WHAT TO DO - Give back every record below word for word, with the pictures omitted.

DATA TO EXAMINE -
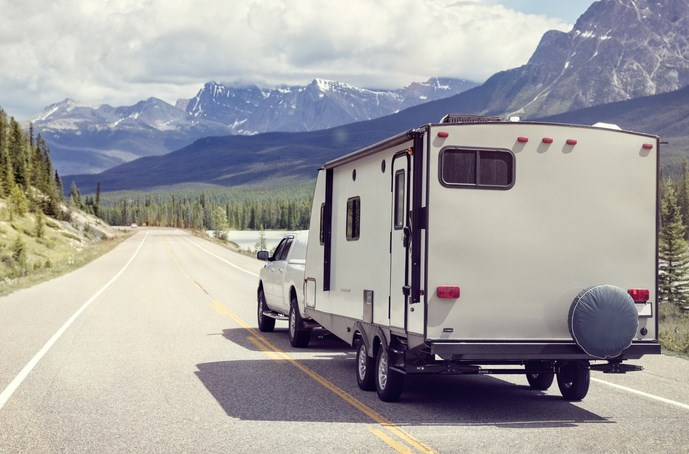 a truck towing a trailer RV camper toward the mountains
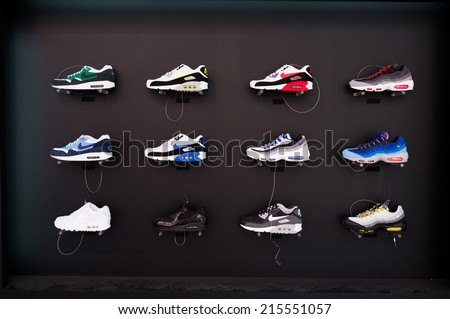 TOKYO, JAPAN - CIRCA August, 2014:  Nike brandded sneakers on display in Shibuya street. Shibuya street is a shopping center in Tokyo lined with brand names. - stock photo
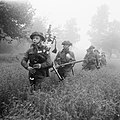 Led by their piper, men of 7th Seaforth Highlanders, 15th (Scottish) Division advance during Operation 'Epsom' in Normandy, 26 June 1944. B6000.jpg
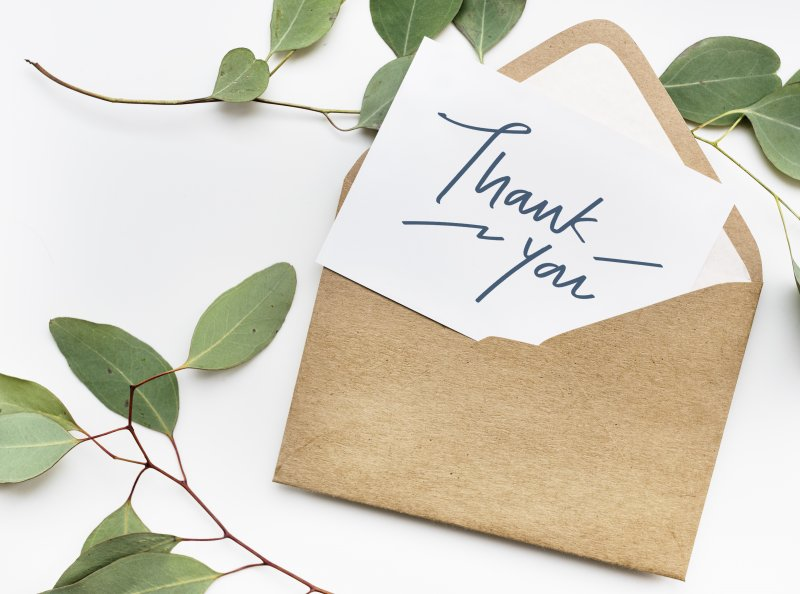 Thank you card and envelope on table with greenery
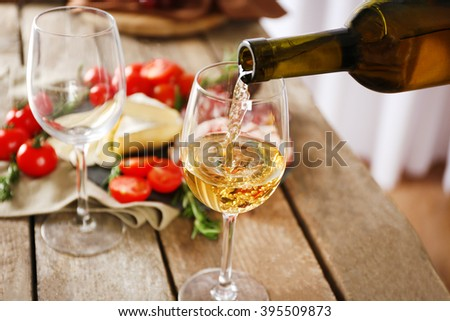 Pouring wine into glass and food on wooden table closeup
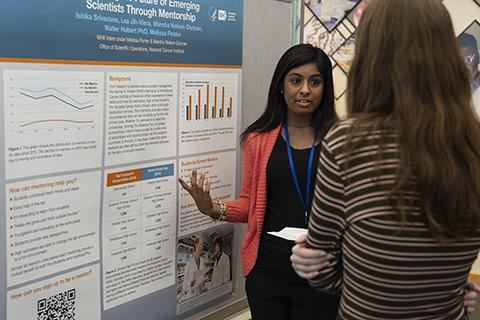 Photo of intern Ishika Srivastava standing at her poster and explaining her project to another student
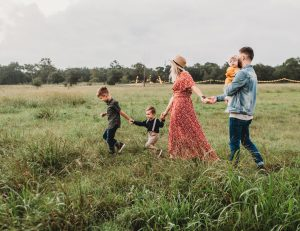 A family walking throught the Palm Beach County areas.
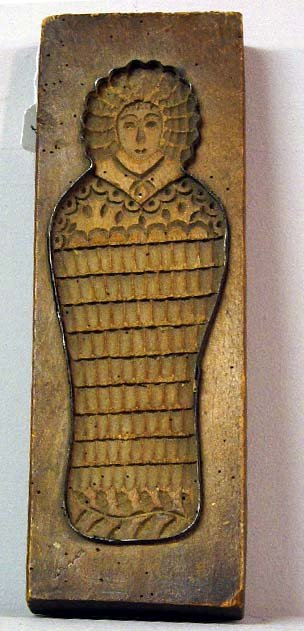 8: WOODEN COOKIE BOARD. Swaddled baby with a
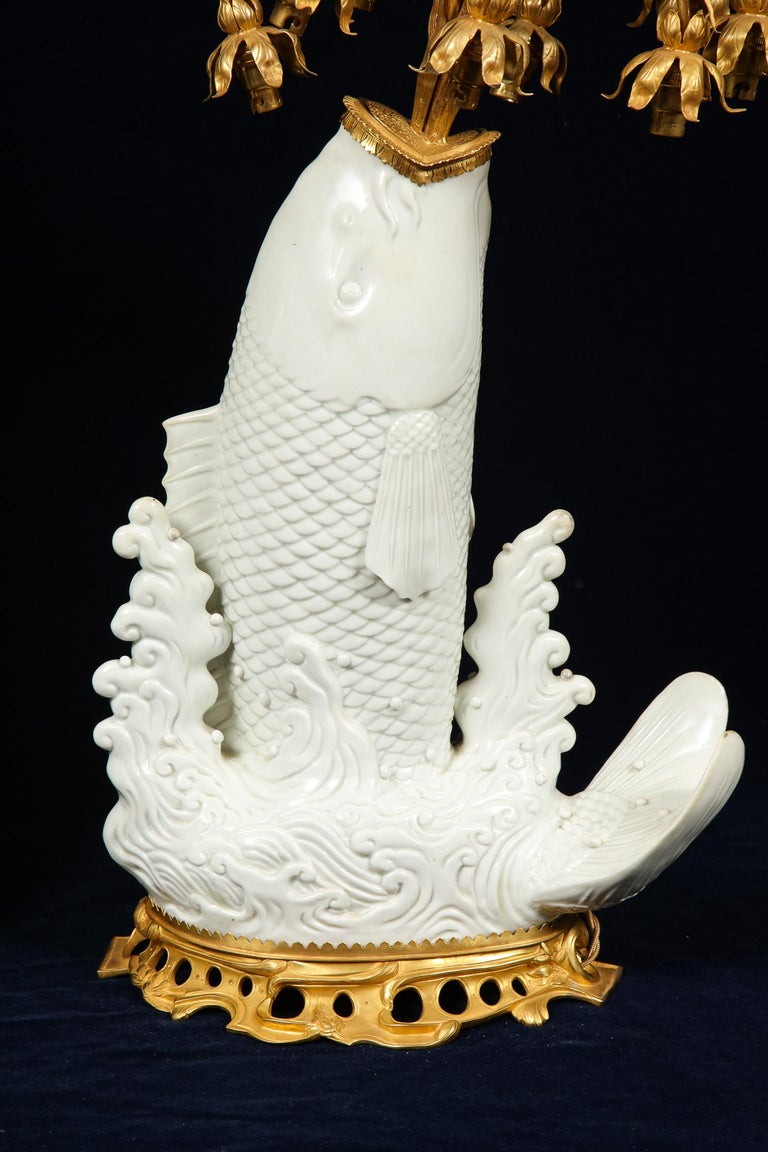French Antique Chinese Blanc de Chine Porcelain and Doré Bronze Mounted Fish Form Lamps For Sale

TASK RESPONSE -
 a truck towing a trailer RV camper toward the mountains
 TOKYO, JAPAN - CIRCA August, 2014:  Nike brandded sneakers on display in Shibuya street. Shibuya street is a shopping center in Tokyo lined with brand names. - stock photo
 Led by their piper, men of 7th Seaforth Highlanders, 15th (Scottish) Division advance during Operation 'Epsom' in Normandy, 26 June 1944. B6000.jpg
 Thank you card and envelope on table with greenery
 Pouring wine into glass and food on wooden table closeup
 Photo of intern Ishika Srivastava standing at her poster and explaining her project to another student
 A family walking throught the Palm Beach County areas.
 8: WOODEN COOKIE BOARD. Swaddled baby with a
French Antique Chinese Blanc de Chine Porcelain and Doré Bronze Mounted Fish Form Lamps For Sale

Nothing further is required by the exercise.